### How to complete this task
Copy, word for word, the lines below from the one containing "TRACTION CONTROL OF ELECTRIC LOCOMOTIVES Presented" up to and including the one containing "友だち空洞文房具Operation Red Dawn", with pictures left out.

BEGIN Study material

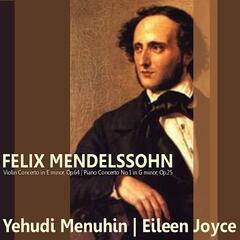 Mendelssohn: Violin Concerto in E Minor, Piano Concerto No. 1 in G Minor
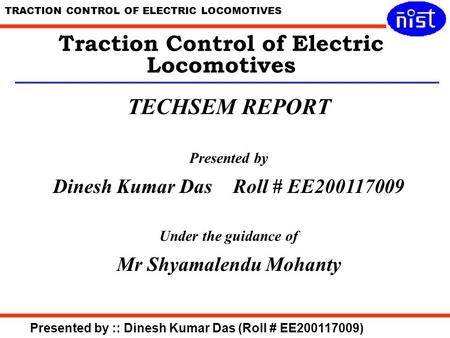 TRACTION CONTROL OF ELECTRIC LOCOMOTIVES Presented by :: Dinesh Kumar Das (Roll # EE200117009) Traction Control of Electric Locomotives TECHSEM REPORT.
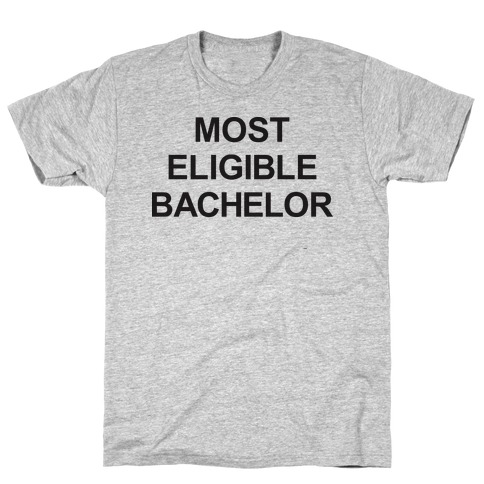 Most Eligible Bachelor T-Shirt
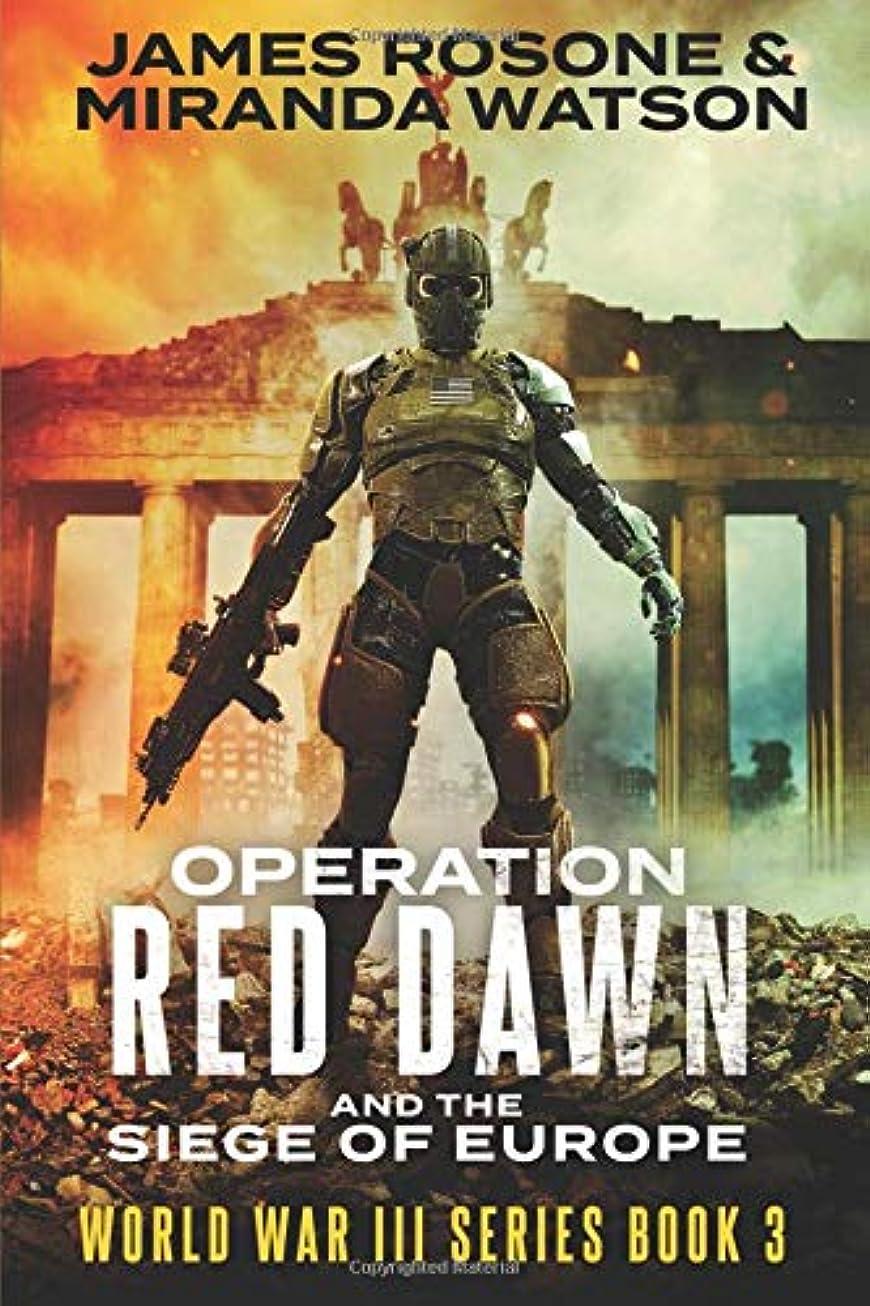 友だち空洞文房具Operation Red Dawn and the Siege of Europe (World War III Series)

END Study material
BEGIN Study material

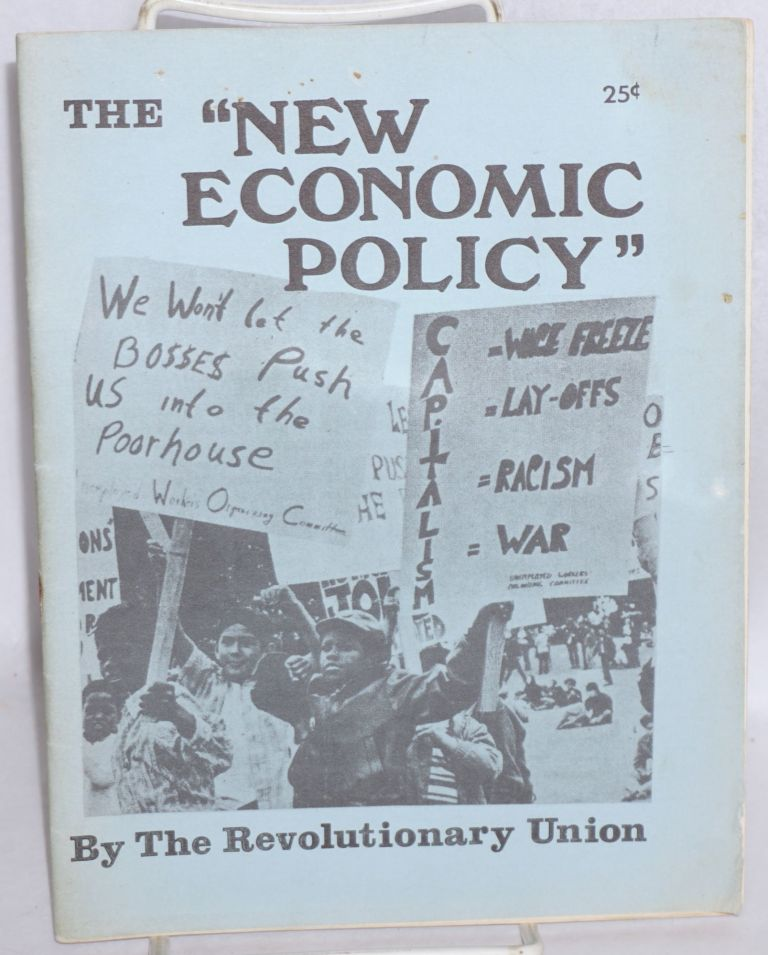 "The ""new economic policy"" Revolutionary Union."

END Study material

### Answer area
 TRACTION CONTROL OF ELECTRIC LOCOMOTIVES Presented by :: Dinesh Kumar Das (Roll # EE200117009) Traction Control of Electric Locomotives TECHSEM REPORT.
 Most Eligible Bachelor T-Shirt
 友だち空洞文房具Operation Red Dawn and the Siege of Europe (World War III Series)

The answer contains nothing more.